今回の TRUNCATE TABLE はエラー時にはトランザクションが残った状態にはなっていませんでしたが、操作によっては内部的にトランザクションが複数設定されており、エラーが発生した後にトランザクションがオープンされた状態になってしまうものもあります。
そのため、トランザクションの状態が気になる操作 (ストアドプロシージャとして操作が提供されているもので発生する可能性が多いです) については、エラーが発生した後に @@TRANCOUNT を実行して、トランザクションカウントが 0 になっているかを確認し、0 以外の場合は ROLLBACK を実行sる / SET XACT_ABORT ON を実行して、トランザクションの全体の自動ロールバックを実行するというようなことも考慮も必要となります。
ロックエスカレーションのレベルをパーティション単位にしていても動作は変わらないか?
SQL Server では、ロックエスカレーションのデフォルトのレベルはテーブルとなっていますが、パーティショニングしているテーブルについては、設定を変更することでロックエスカレーションの単位をパーティションとすることができます。

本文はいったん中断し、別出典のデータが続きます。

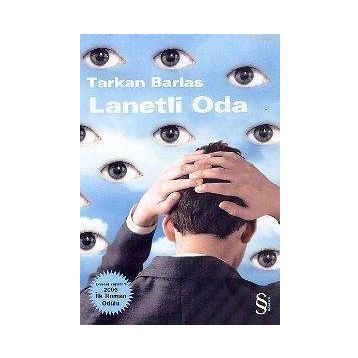 LANETLI ODA - TARKAN BARLAS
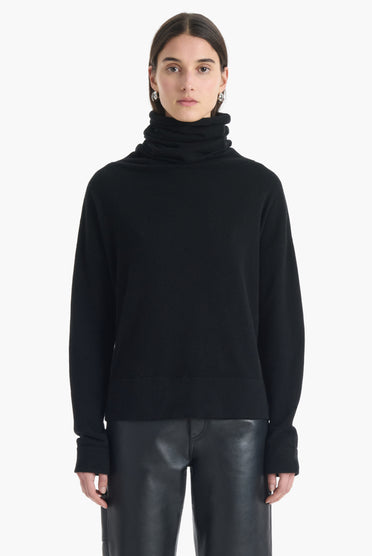 Lester Sweater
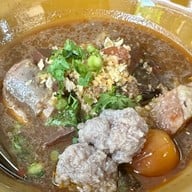 ข้าวซอยต้นน้ำ น่าน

この設定は ALTER TABLE で変更することができ、「SET ( LOCK_ESCALATION = { AUTO | TABLE | DISABLE } )」で変更することができます。
デフォルトは TABLE となっていますが、AUTO にすることで、ロックエスカレーションのレベルをパーティションレベルで許可することができます。
この設定を変更していても残念ながら TRUNCATE TABLE の SCH-M はテーブルに対して取得され、パーティション単位では取得されません。

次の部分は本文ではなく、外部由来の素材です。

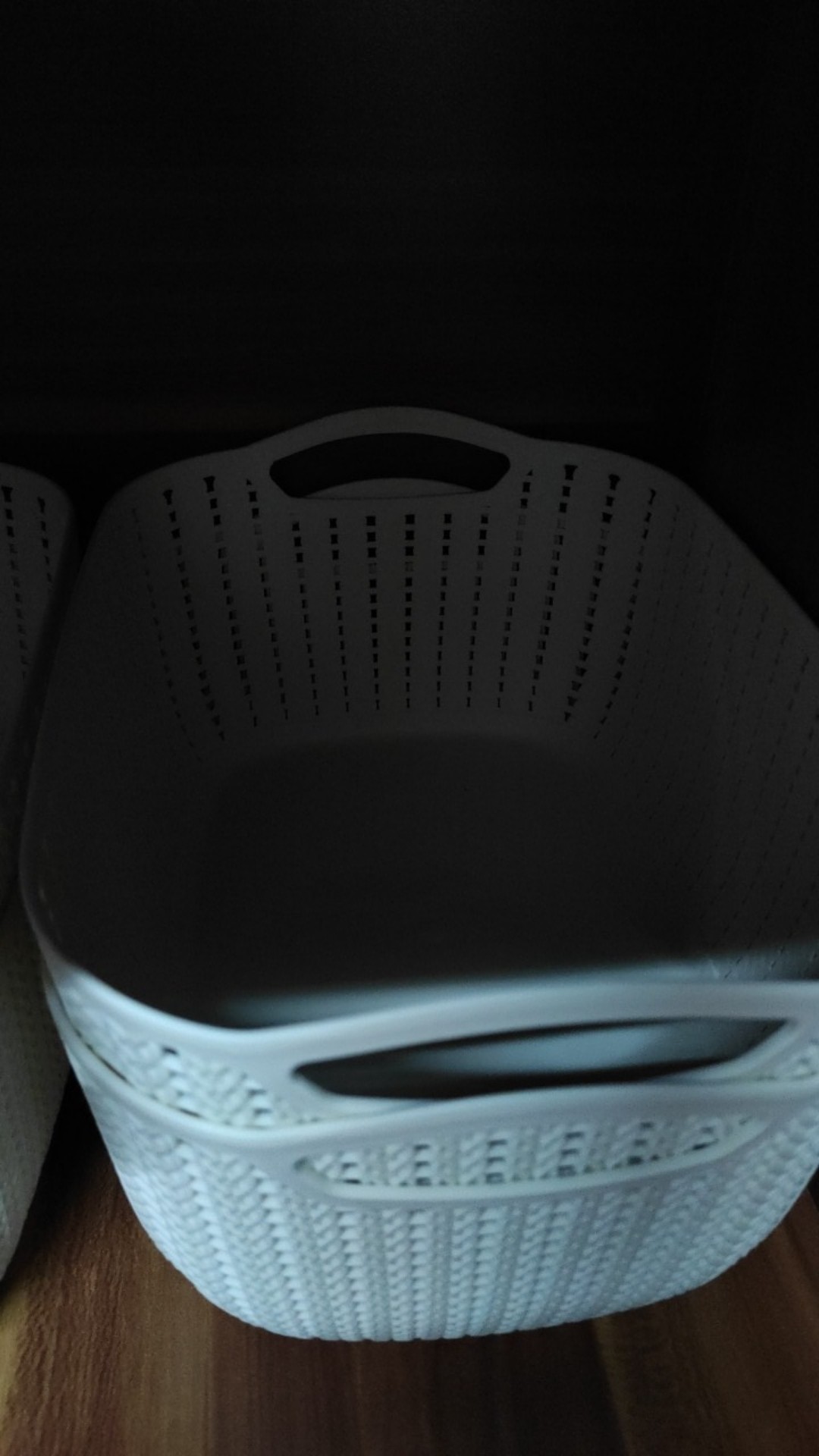 Keranjang Serbaguna / Multipurpose Basket Hawaii ( M )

ただし、この設定は DELETE では有効に動作します。
DELETE でパーティションの範囲を指定して、データ削除を実行した場合、パーティションレベルのロックエスカレーションを許可 (SET (LOCK_ESCALATION=AUTO) されているのであれば、DELETE で大量のデータを削除しようとした際のロックエスカレーションのレベルはパーティションとして実行されます。

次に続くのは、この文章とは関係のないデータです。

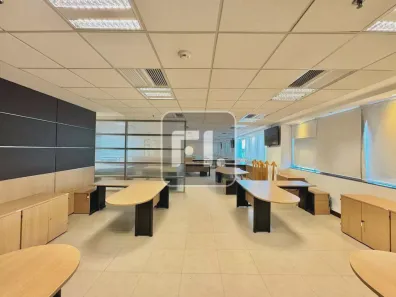 Sala Comercial para alugar, 456m² no Vila Almeida, São Paulo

データを削除しようとすると削除対象のデータに X のロックが取得され、大量のデータを削除しようとするとロックエスカレーションが発生します。
デフォルトの設定では特定のパーティションの範囲のデータを削除しようとした場合に、ロックのしきい値を超えた場合は、テーブルに対しての X の取得にロックがエスカレーションされます、
パーティションレベルのロックエスカレーションを許可している場合は、エスカレーションした場合はパーティションレベルの X になります。
これにより、操作しているパーティション以外のデータは操作ができる状態でデータの削除を行うことができます。
TRUNCATE TABLE と比較すると、DELETE は処理に時間がかかり、ログの記録量も多くなりますが、「LOCK_TIMEOUT で指定した短時間でも TRUNCATE TABLE による SCH-M の取得が許可できない」という場合には、TRUNCATE TABLE ではなく、パーてょしょんレベルのロックエスカレーション + DELETE を使用するということも検討するkとができるのではないでしょうか。
まとめ
TRUNCATE TABLE はパーティションの指定有無にかかわらず、テーブルに対しての SCH-M のロックが取得されます。
LOCK_TIMEOUT と併用することで、SCH-M の取得を試行する時間を調整することができます。
TRUNCATE TABLE 実行時に該当のテーブルを長時間使用するクエリが存在している可能性がある場合は、LOCK_TIME と TRUNCATE TABLEを併用して、SCH-M が取得できなかった場合の同時実行性の低下を短時間で抑えることも重要です。
パーティションレベルのロックエスカレーション + DELETE の利用のほうが同時時刻性の低下を抑えることができる可能性もあるため、処理時間とロック競合のトレードオフで DELETE を使用することも検討できます。